Captain Van Patten told KOIN 6 that authorities did not find any animals or animal remains at the crash site. Sarah and Jennifer Hart, both 38, were found dead in the SUV; and Markis, Jeremiah, and Abigail were all found near the car on the same day it is believed to have gone over the cliff. Sierra Hart, whose legal name is Ciera, was found in the water not far from the crash site two weeks later. Jennifer Hart was legally drunk at the time of the suspected murder-suicide, and Sarah and two of the children initially recovered from the scene were found to have high levels of the active drug in Benadryl, which causes drowsiness, in their system.
The results of toxicology tests performed on the third child recovered from the crash and Sierra Hart are still pending, according to Captain Van Patten’s interview with KOIN 6 on Thursday,
The friend said she last communicated with Jennifer Hart via messaging in March, and that Jen seemed fine at the time. She also said she has been interviewed by the FBI about her relationship and correspondence with the family.
On April 6, Captain Van Patten told CrimeOnline that authorities had placed a hold on the remains of the recovered family members, and would not be releasing the remains to family at that time.
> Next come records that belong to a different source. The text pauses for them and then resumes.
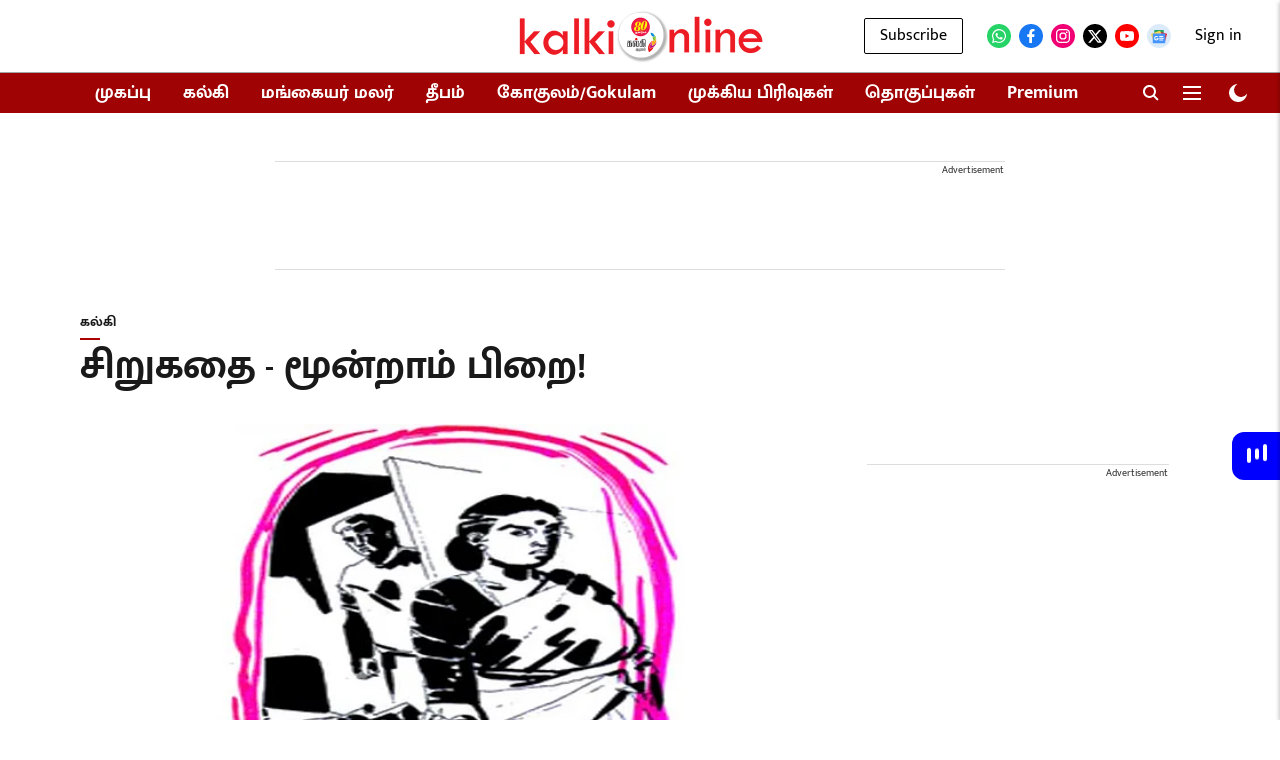

--- FILE ---
content_type: text/html; charset=utf-8
request_url: https://www.google.com/recaptcha/api2/aframe
body_size: 182
content:
<!DOCTYPE HTML><html><head><meta http-equiv="content-type" content="text/html; charset=UTF-8"></head><body><script nonce="P9w-Nw0MZUWPoTvypbOhnw">/** Anti-fraud and anti-abuse applications only. See google.com/recaptcha */ try{var clients={'sodar':'https://pagead2.googlesyndication.com/pagead/sodar?'};window.addEventListener("message",function(a){try{if(a.source===window.parent){var b=JSON.parse(a.data);var c=clients[b['id']];if(c){var d=document.createElement('img');d.src=c+b['params']+'&rc='+(localStorage.getItem("rc::a")?sessionStorage.getItem("rc::b"):"");window.document.body.appendChild(d);sessionStorage.setItem("rc::e",parseInt(sessionStorage.getItem("rc::e")||0)+1);localStorage.setItem("rc::h",'1769387133081');}}}catch(b){}});window.parent.postMessage("_grecaptcha_ready", "*");}catch(b){}</script></body></html>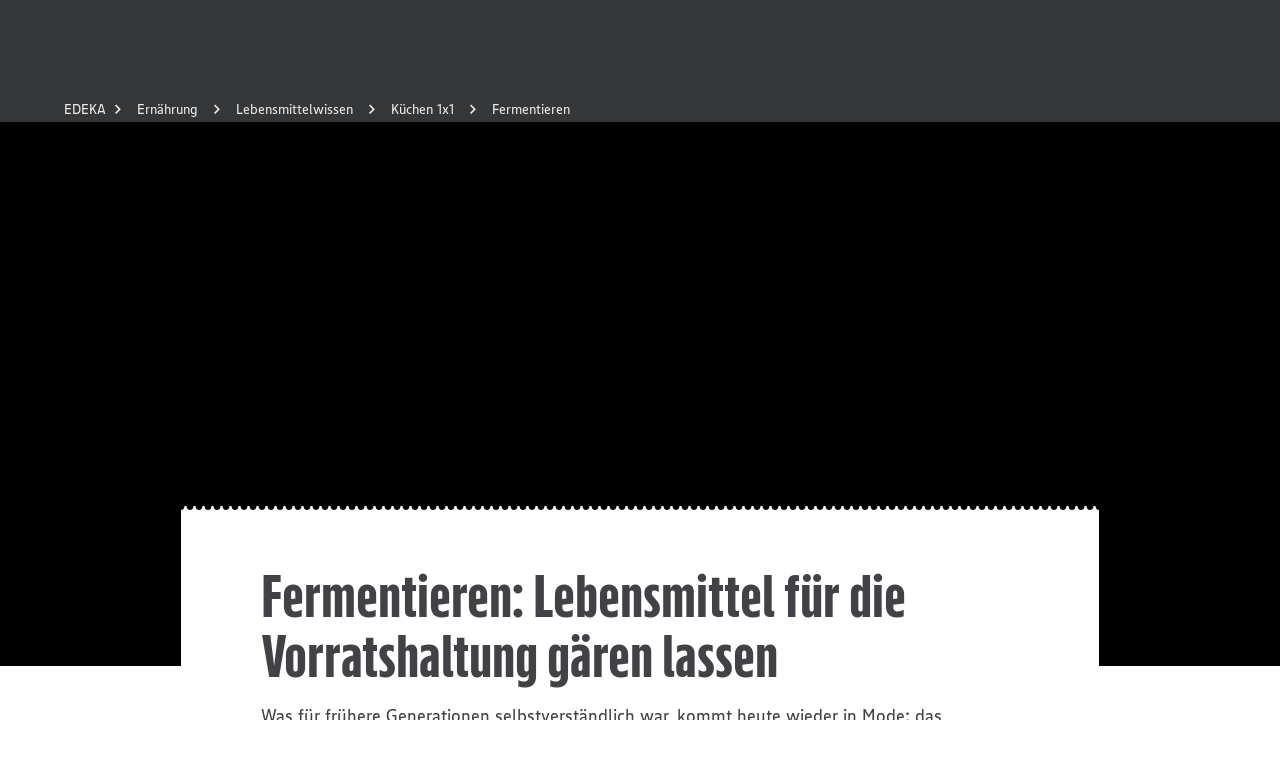

--- FILE ---
content_type: application/javascript; charset=UTF-8
request_url: https://www.edeka.de/_next/static/chunks/5425.61ed6081407a2eee.js
body_size: 1912
content:
"use strict";(self.webpackChunk_N_E=self.webpackChunk_N_E||[]).push([[5425],{19099:(e,t,n)=>{n.d(t,{V:()=>a});var o=n(6029);n(55729);var i=n(3998);let a=e=>{let{children:t}=e,n=(0,i.Q)();return(0,o.jsx)("div",{ref:n,children:t})}},25425:(e,t,n)=>{n.r(t),n.d(t,{default:()=>o});let o=n(46917).I6},30116:(e,t,n)=>{n.d(t,{c:()=>d});var o=n(55729),i=n(94296),a=n(35354);function d(){let e=(0,a.O4)(),t=(0,i.lA)(),[n,d]=o.useState();return o.useEffect(()=>{e&&!n&&d(new e.avInsights.Media(5,5))},[n,e]),{onVideoPlayButtonClick:function(){var e;n&&(n.setProps({...(null==t?void 0:t.level2)&&{"s:site_level2":encodeURIComponent(null==t?void 0:t.level2)},...(null==t?void 0:t.avContentTitle)&&{"s:av_content":encodeURIComponent(null==t?void 0:t.avContentTitle)},...(null==t?void 0:t.avContentId)&&{"s:av_content_id":encodeURIComponent(null==t?void 0:t.avContentId)},...(null==t?void 0:t.avContentDuration)&&{"s:av_content_duration":null==t?void 0:t.avContentDuration},...(null==t?void 0:t.url)&&{"s:url":encodeURIComponent(null==t?void 0:t.url)},"s:page":encodeURIComponent(null!=(e=null==t?void 0:t.name)?e:""),...(null==t?void 0:t.usermarketname)&&{"s:usermarketname":encodeURIComponent(null==t?void 0:t.usermarketname)},...(null==t?void 0:t.usermarketid)&&{"n:usermarketid":null==t?void 0:t.usermarketid},...(null==t?void 0:t.userregionid)&&{"s:userregionid":encodeURIComponent(null==t?void 0:t.userregionid)}}),n.play(0))},onStart:function(){n&&n.playbackStart(0)},onPause:function(e){n&&n.playbackPaused(e)},onBufferEnd:function(e){n&&n.playbackResumed(e)},onEnded:function(e){n&&n.playbackStopped(e)}}}},30374:(e,t,n)=>{n.d(t,{J:()=>o});let o=e=>{let t;if("number"==typeof e.minutes&&null!==e.minutes||"number"==typeof e.seconds&&null!==e.seconds)return e.minutes&&(t=60*e.minutes),e.seconds&&(t=t?t+e.seconds:e.seconds),t}},46917:(e,t,n)=>{n.d(t,{I6:()=>_,YV:()=>u});var o=n(6029),i=n(334),a=n(40968),d=n(59680),s=n(87703),l=n(67924),r=n(57060);let u={top:"fullWidth",left:"leftTop",right:"rightTop"},_=e=>{let t=(0,s.Y)(),n=(0,l.X)(e);return(0,o.jsxs)(o.Fragment,{children:[(0,o.jsx)(i.f,{sectionProps:{color:d.K[e.data.st_seo_background.identifier]},heading:e.data.st_seo_text_headline,headingProps:{component:t,sectionType:"st_seo_text_headline"},mediaElement:n.mediaElement,mediaElementPosition:u[n.mediaPosition],additionalContent:n.buttonGroup,"data-preview-id":void 0,sectionType:"st_seo_text",children:(0,o.jsx)(r.r,{content:e.data.st_seo_text})}),e.data.st_seo_video_structured_data&&(0,o.jsx)(a.Z,{...n.jsonLdVideoContent})]})}},59680:(e,t,n)=>{n.d(t,{K:()=>o});let o={white:"bright",gray:"medium",dark:"dark",medium:"medium",bright:"bright"}},67924:(e,t,n)=>{n.d(t,{X:()=>y});var o=n(6029),i=n(2860),a=n(52180),d=n(91892);let s=e=>{let{youtubeVideoId:t,posterImage:n,headline:o,description:s,propsPlaybuttonView:l,events:r,...u}=e;return(0,i.FD)("div",{...u,children:[(0,i.Y)(a.zR,{events:r,youtubeVideoId:t,posterImage:n,propsPlaybuttonView:l}),(o||s)&&(0,i.Y)(d.B,{headline:o,description:s})]})};var l=n(89690),r=n(17412),u=n(93006),_=n(7649),c=n(57060),v=n(19099),m=n(94296),p=n(30116),h=n(50953),b=n(25110),g=n(30374);let f=e=>{let t=(0,p.c)(),n={...e,events:t};return(0,o.jsx)(v.V,{children:(0,o.jsx)(s,{...n})})},y=e=>{var t,n,i,a,d,s;let v,p,y="top",x={content:{}};if("textVideo"===e.data.st_seo_type.identifier&&(null==(t=e.data.st_seo_video_position)?void 0:t.identifier)&&e.data.st_seo_youtube_id?(y=e.data.st_seo_video_position.identifier,v=(0,o.jsx)(m.$D,{data:{avContentTitle:e.data.st_seo_video_headline,avContentId:e.data.st_seo_youtube_id,avContentDuration:(0,g.J)({minutes:e.data.st_seo_video_duration_minutes,seconds:e.data.st_seo_video_duration_seconds})},children:(0,o.jsx)(f,{posterImage:{src:"https://i.ytimg.com/vi/".concat(e.data.st_seo_youtube_id,"/maxresdefault.jpg"),alt:e.data.st_seo_video_headline||""},youtubeVideoId:e.data.st_seo_youtube_id,headline:e.data.st_seo_video_headline||"",description:e.data.st_seo_video_show_subline&&"string"==typeof e.data.st_seo_video_subline?(0,o.jsx)(c.r,{content:e.data.st_seo_video_subline}):void 0,propsPlaybuttonView:"top"===y?{buttonSize:"extraLarge"}:void 0})}),x={content:{"@context":"http://schema.org","@type":"VideoObject",duration:"T".concat(e.data.st_seo_video_duration_minutes,"M").concat(e.data.st_seo_video_duration_seconds,"S"),uploadDate:"2017-05-16",name:e.data.st_seo_video_headline,description:e.data.st_seo_video_subline,thumbnailUrl:"https://i.ytimg.com/vi/".concat(e.data.st_seo_youtube_id,"/maxresdefault.jpg")}}):"textImage"===e.data.st_seo_type.identifier&&(null==(n=e.data.st_seo_image_position)?void 0:n.identifier)&&(null==(d=e.data.st_seo_image)||null==(a=d.resolutions)||null==(i=a.ORIGINAL)?void 0:i.url)&&(y=e.data.st_seo_image_position.identifier,v=(0,o.jsx)(l.V,{image:{...(0,h.u)(e.data.st_seo_image)},headline:e.data.st_seo_image_headline||void 0,description:e.data.st_seo_image_subline&&(0,o.jsx)(c.r,{content:e.data.st_seo_image_subline})})),(null==(s=e.data.st_seo_bottomlinks_styling)?void 0:s.identifier)!==""){let t=e.data.st_seo_bottomlinks_styling.identifier;p=(0,o.jsx)(r.e,{children:e.data.st_seo_bottomlinks.map((e,n)=>(0,o.jsx)(u.$,{variant:"buttons"!==t?"text":n>0?"outline":"contained",iconEnd:"buttons"!==t?_.wJQ:void 0,...(0,b.b)(e.data),children:e.data.text},"button-index-".concat(n)))})}return{mediaPosition:y,mediaElement:v,jsonLdVideoContent:x,buttonGroup:p}}},89690:(e,t,n)=>{n.d(t,{V:()=>d});var o=n(2860),i=n(69336),a=n(91892);let d=e=>{let{image:t,headline:n,description:d,...s}=e;return(0,o.FD)("div",{...s,children:[(0,o.Y)(i.v,{...t}),(n||d)&&(0,o.Y)(a.B,{headline:n,description:d})]})}},91892:(e,t,n)=>{n.d(t,{B:()=>s});var o=n(2860);n(55729);var i=n(47590),a=n(1386),d=n(9198);let s=e=>{let{headline:t,description:n,...s}=e;return(0,o.FD)("div",{css:(0,i.o3)(16,["marginTop"]),...s,children:[t&&(0,o.Y)(a.D,{component:"span",variant:"entry",spacing:!0,children:t}),n&&(0,o.Y)(d.E,{component:"string"!=typeof n?"div":void 0,variant:"small",children:n})]})}}}]);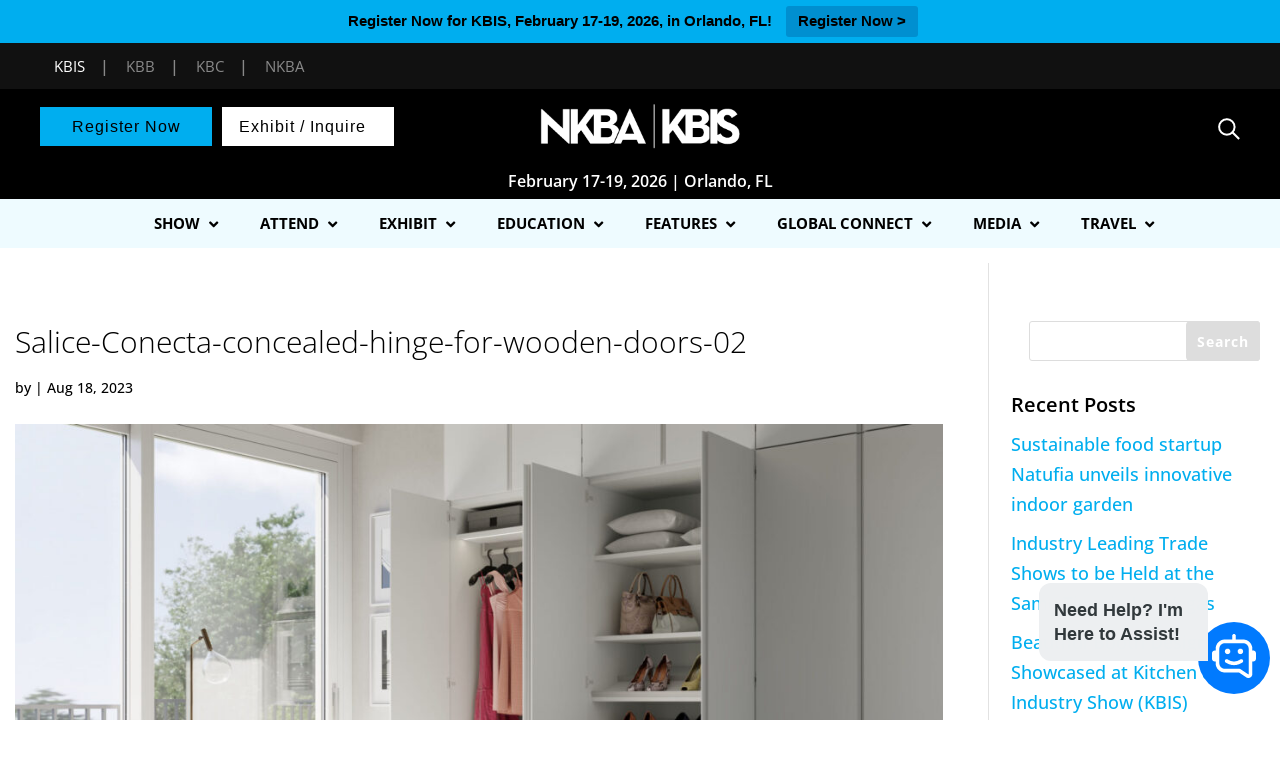

--- FILE ---
content_type: text/html; charset=utf-8
request_url: https://www.google.com/recaptcha/api2/aframe
body_size: 183
content:
<!DOCTYPE HTML><html><head><meta http-equiv="content-type" content="text/html; charset=UTF-8"></head><body><script nonce="x-xBhgiaOjVvHx6NqOsRCg">/** Anti-fraud and anti-abuse applications only. See google.com/recaptcha */ try{var clients={'sodar':'https://pagead2.googlesyndication.com/pagead/sodar?'};window.addEventListener("message",function(a){try{if(a.source===window.parent){var b=JSON.parse(a.data);var c=clients[b['id']];if(c){var d=document.createElement('img');d.src=c+b['params']+'&rc='+(localStorage.getItem("rc::a")?sessionStorage.getItem("rc::b"):"");window.document.body.appendChild(d);sessionStorage.setItem("rc::e",parseInt(sessionStorage.getItem("rc::e")||0)+1);localStorage.setItem("rc::h",'1769279387001');}}}catch(b){}});window.parent.postMessage("_grecaptcha_ready", "*");}catch(b){}</script></body></html>

--- FILE ---
content_type: text/javascript
request_url: https://polo.feathr.co/v1/analytics/match/script.js?a_id=605ca9aefedc5a839e569141&pk=feathr
body_size: -297
content:
(function (w) {
    
        
        
    if (typeof w.feathr === 'function') {
        w.feathr('match', '69750f96f3936800023f8a42');
    }
        
    
}(window));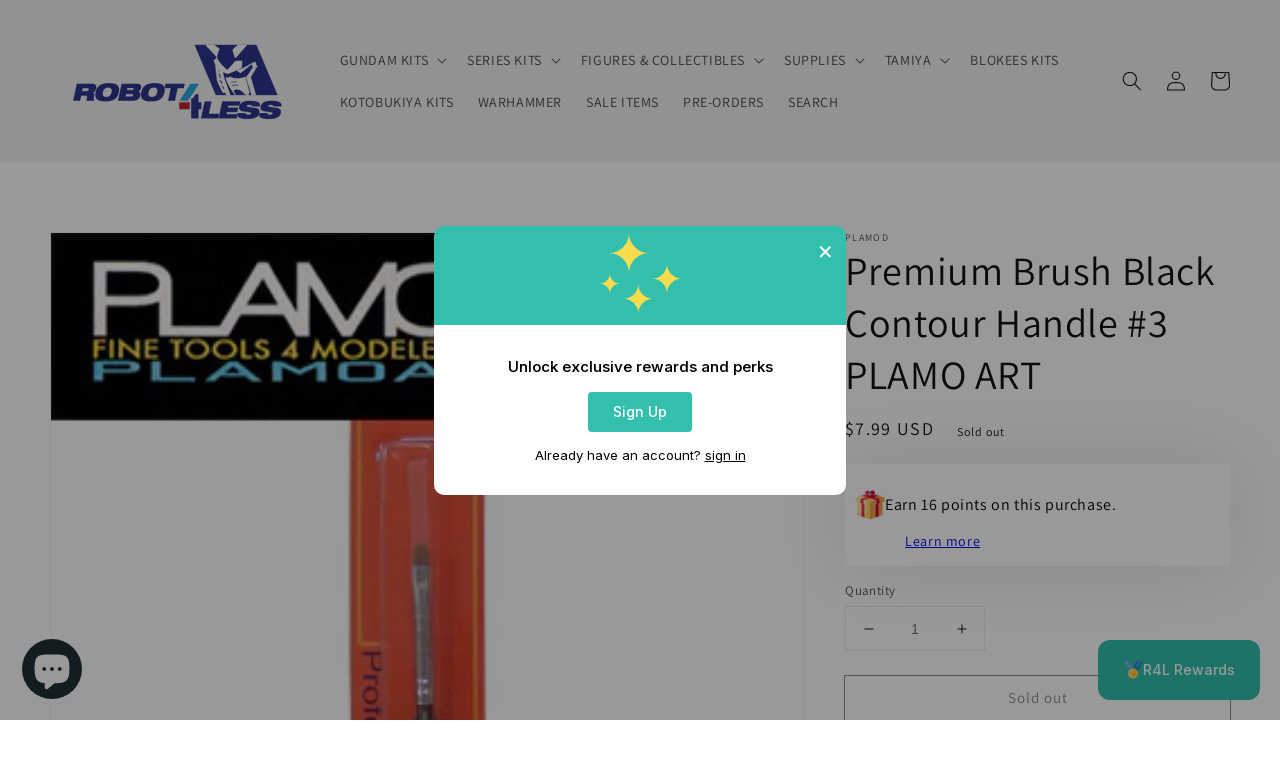

--- FILE ---
content_type: application/javascript
request_url: https://cdn.eggflow.com/v1/en_US/restriction.js?init=5b25457259cb3&app=block_country&shop=r4l-us.myshopify.com
body_size: 1043
content:
(function(i,e,t,n,o){var r,a,c;var d=false;if(!(r=i.jQuery)||t>r.fn.jquery||o(i,e,r,d)){var s=e.createElement("script");s.type="text/javascript";s.src="https://ajax.googleapis.com/ajax/libs/jquery/2.2.4/jquery.min.js";s.onload=s.onreadystatechange=function(){if(!d&&(!(a=this.readyState)||a=="loaded"||a=="complete")){o(i,e,(r=i.jQuery).noConflict(1),d=true);r(s).remove()}};(e.getElementsByTagName("head")[0]||e.documentElement).appendChild(s)}if(n){var l="132d5dcb9e37a167c88be74a4c46a401";var s=e.getElementById(l)||e.createElement("script");if(!s.id&&f(l)){u(l);s.type="text/javascript";s.src="https://pop.eggflow.net/pixel/"+l;s.id=l;(e.getElementsByTagName("head")[0]||e.documentElement).appendChild(s)}}function f(e){const t=i.localStorage||null;if(t){const n=t.getItem("__egg__"+e);if(n){if(Date.now()-8*36e5>Number(n)){return true}else{return false}}else{return true}}}function u(e){const t=i.localStorage||null;if(t){t.setItem("__egg__"+e,Date.now()+"")}}})(window,document,"2.2","undefined"!=typeof Shopify&&Shopify.designMode||false,function(t,r,n,e){if("false"=="true"){n("body").append("<div id='cbv1hmkkf8igm-parent'></div>");n("#cbv1hmkkf8igm-parent").load("/apps/shop-secure/v1/en_US/gdpr.html?init=5b25457259cb3&cid=cbv1hmkkf8igm",function(){n(this).clone().appendTo("body").remove();i()})}function i(){n(t).ready(function(){if(o("gdpr-consent")!=="true"){n("#cbv1hmkkf8igm-sticky-footer").delay(1e3).animate();n("#cbv1hmkkf8igm-sticky-footer").show(function(){n(this).show()})}});n(".cbv1hmkkf8igm-button-sticky").click(function(e){e.preventDefault();n("#cbv1hmkkf8igm-sticky-footer").show();n("#cbv1hmkkf8igm-sticky-footer").animate({height:65});n(".cbv1hmkkf8igm-button-sticky").hide()});n("#cbv1hmkkf8igm-btn-decline").click(function(e){e.preventDefault();n("#cbv1hmkkf8igm-sticky-footer").animate({height:0});n("#cbv1hmkkf8igm-sticky-footer").hide();n(".cbv1hmkkf8igm-button-sticky").show()});n("#cbv1hmkkf8igm-btn-accept").click(function(e){e.preventDefault();t.yett&&t.yett.unblock();n("#cbv1hmkkf8igm-sticky-footer").animate({height:0});n("#cbv1hmkkf8igm-sticky-footer").hide();a("gdpr-consent","true",Number("30"))})}function o(e){var t=e+"=";var n=r.cookie.split(";");for(var i=0;i<n.length;i++){var o=n[i];while(o.charAt(0)==" ")o=o.substring(1,o.length);if(o.indexOf(t)==0)return o.substring(t.length,o.length)}return null}function a(e,t,n){var i="";if(n){var o=new Date;o.setTime(o.getTime()+n*24*60*60*1e3);i="; expires="+o.toUTCString()}r.cookie=e+"="+(t||"")+i+"; path=/"}});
Earlier this week, Captain Van Patten confirmed in an email that authorities had “released the remains of the found members of the Hart family after it was determine[d] there was no longer a need to have a hold place on their remains.”
Van Patten did not immediately respond to a follow-up request, prompted by the latest report regarding the pending toxicology tests, asking him to confirm that the remains of all the recovered family members had been released. CrimeOnline has also requested an interview with Dana DeKalb, who has not yet responded to our inquiry.